Investing in Our Future: Returning Teachers to the Classroom

Since the end of the recession three years ago, 300,000 educators have lost their jobs—7,000 in the last month alone, according to a new White House report.  These startling numbers have led the Obama administration to sound the alarm on education spending cuts across the country.

In Investing in Our Future: Returning Teachers to the Classroom, the White House highlights some of the financial woes of many school systems: 292 took drastic measures, such as shortening the school week to 4 days, eliminating full-day kindergarten, and laying off hundreds of thousands of teachers to remain financially solvent.

This report is the first to comprehensively tally the cumulative effects of teacher layoffs on class size over the last few years. In his remarks about the report, President Obama reflected on how these changes have negatively impacted America’s competitive advantage: “At a time when the rest of the world is racing to out-educate America, these cuts force our kids into crowded classrooms, cancel programs for preschoolers and kindergarteners, and shorten the school week and the school year.  That’s the opposite of what we should be doing as a country.”

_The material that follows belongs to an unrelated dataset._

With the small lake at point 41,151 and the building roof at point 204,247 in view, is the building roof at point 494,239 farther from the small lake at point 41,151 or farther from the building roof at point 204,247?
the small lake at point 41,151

Education Secretary Arne Duncan has noted that in re-writing NCLB, the administration supports “shirting away from class-sized based reduction that is not evidence-based,” and noted that high-performing school systems in Asia have larger class sizes.

Some are questioning whether the Administration’s rhetoric stems from campaign-consciousness, or whether education is coming into its own as an important social and political issue that the next administration will be willing to address.